**DATA**
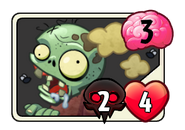 Smelly Zombie's HD card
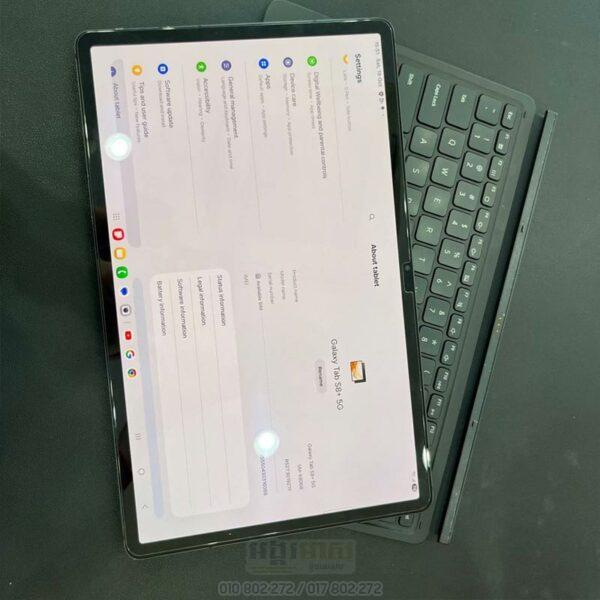 Used Galaxy Tab S8 Plus 5G 12.4" (95%) - Image 2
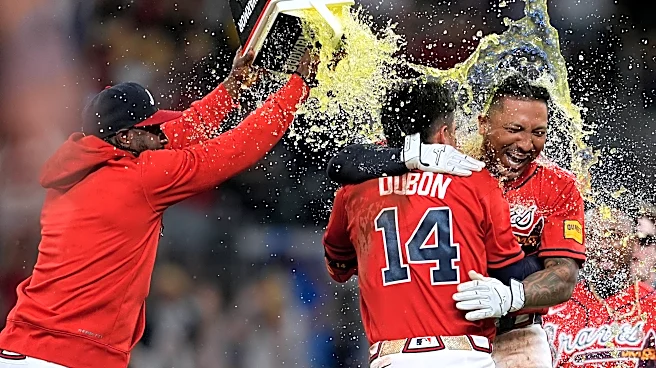 Chadwick Tromp’s RBI single in 11th inning lifts Braves past Nationals 5-4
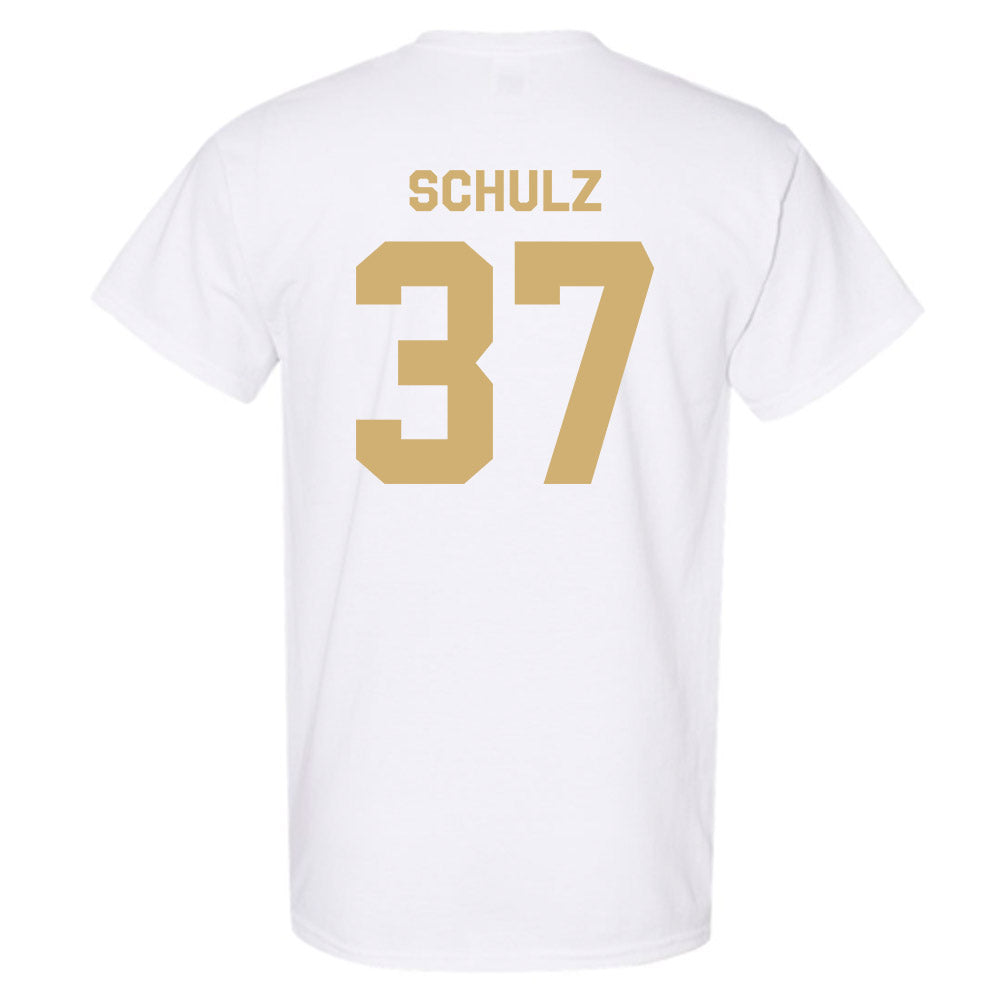 Vanderbilt - NCAA Baseball : Jakob Schulz - Classic Shersey T-Shirt-1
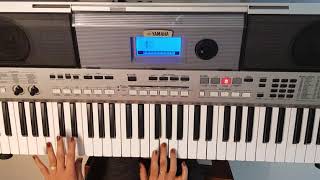 Download Lagu Doris day ~ Que Sera Sera || Whatever Will be Will be || Instrumental Cover On  Yamaha  Keyboard MP3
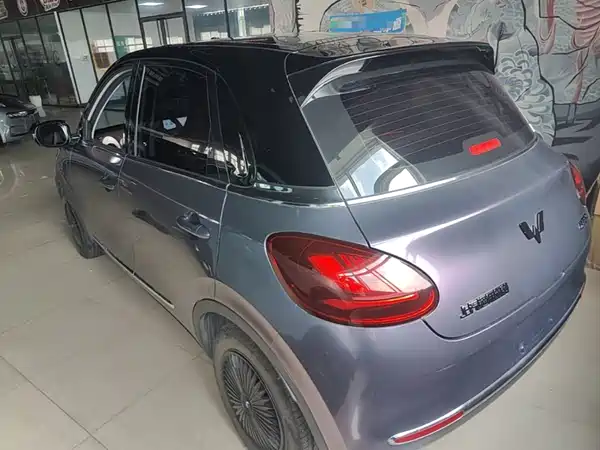 Wuling Bingo 2024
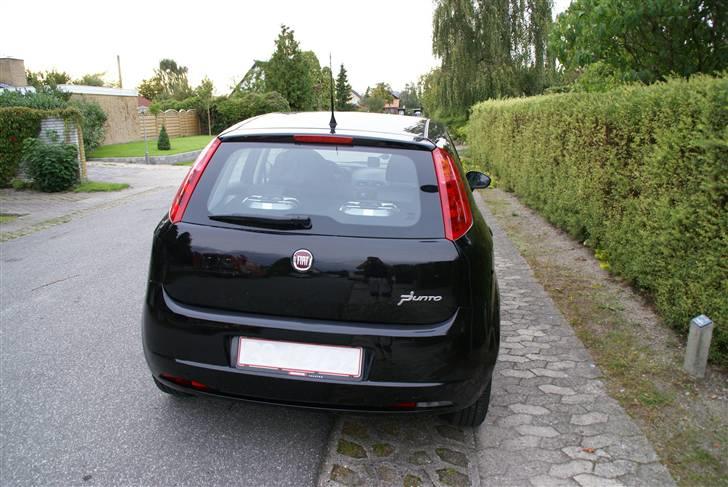 Fiat Grande Punto Dynamic billede 2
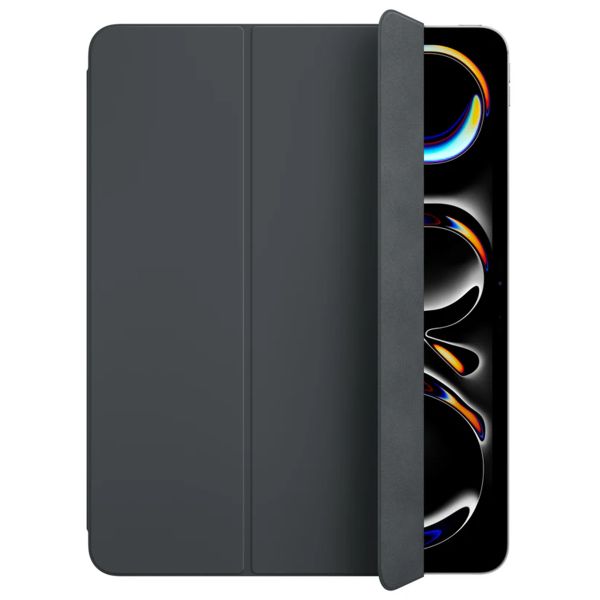 Apple Smart Folio Apple iPad Pro 13 (2025) M5 / (2024) M4 - Zwart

**EXERCISE INSTRUCTIONS**
The records above are to be copied exactly, with no pictures carried over.

**ANSWER SPACE**
 Smelly Zombie's HD card
 Used Galaxy Tab S8 Plus 5G 12.4" (95%) - Image 2
 Chadwick Tromp’s RBI single in 11th inning lifts Braves past Nationals 5-4
 Vanderbilt - NCAA Baseball : Jakob Schulz - Classic Shersey T-Shirt-1
 Download Lagu Doris day ~ Que Sera Sera || Whatever Will be Will be || Instrumental Cover On  Yamaha  Keyboard MP3
 Wuling Bingo 2024
 Fiat Grande Punto Dynamic billede 2
 Apple Smart Folio Apple iPad Pro 13 (2025) M5 / (2024) M4 - Zwart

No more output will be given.